- EXERCISE GOAL
Duplicate the dicamba article word for word, everything from "Renewable Farming" down to "old herbicide, dicamba.".

- PASSAGE

=======

Renewable Farming

NPR’s Dan Charles reveals weed scientists’ frustrations with dicamba and powerful forces pushing it

Every so often, a major national news story rings with such clarity that I’m not as hesitant to admit that I’m a “used journalist.” National Public Radio’s Dan Charles today posted “Monsanto and the Weed Scientists: Not a Love Story,” which rips off many coverups by the genetic giants pushing the remake of an old herbicide, dicamba.

Dan Charles, writer for NPR

Oct. 26, 2017  By Jerry Carlson — Dicamba damage gets really personal, fast. Several of our clients in Iowa report damage this season, and they dread resorting to legal claims to salvage what they can. Dan’s NPR story exposes the frustrations which several top university and extension weed scientist have fought all summer. I recommend you pause and read his report at this link.  The NPR site also has a “download” button which takes you to a spoken narrative. It could be easier for you to listen to the story than read it if you’re in the pickup or tractor cab.

One of the long-term unintended consequences of the dicamba clash between weed scientists and the major biotech/pesticide companies is the collateral damage to working relationships between public weed scientists and the private corporations. For years, these professionals have maintained a mutually cooperative relationship. We’re not saying the scientists have been flacks for the weedkiller companies. It’s just that chemical weed control has for decades been the mainstream floating countless public research boats into new horizons.

=======

Records drawn from a dataset
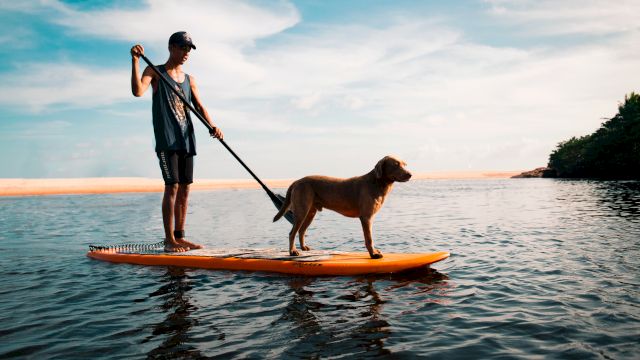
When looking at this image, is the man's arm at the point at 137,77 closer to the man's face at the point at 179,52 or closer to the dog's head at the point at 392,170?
the man's face at the point at 179,52

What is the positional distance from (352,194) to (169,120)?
150 inches

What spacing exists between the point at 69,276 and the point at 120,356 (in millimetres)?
4541

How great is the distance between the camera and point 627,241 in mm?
9328

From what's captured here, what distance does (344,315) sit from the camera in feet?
15.9

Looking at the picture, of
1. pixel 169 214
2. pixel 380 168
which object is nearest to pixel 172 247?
pixel 169 214

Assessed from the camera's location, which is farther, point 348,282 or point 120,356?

=======

- ANSWER
Renewable Farming

NPR’s Dan Charles reveals weed scientists’ frustrations with dicamba and powerful forces pushing it

Every so often, a major national news story rings with such clarity that I’m not as hesitant to admit that I’m a “used journalist.” National Public Radio’s Dan Charles today posted “Monsanto and the Weed Scientists: Not a Love Story,” which rips off many coverups by the genetic giants pushing the remake of an old herbicide, dicamba.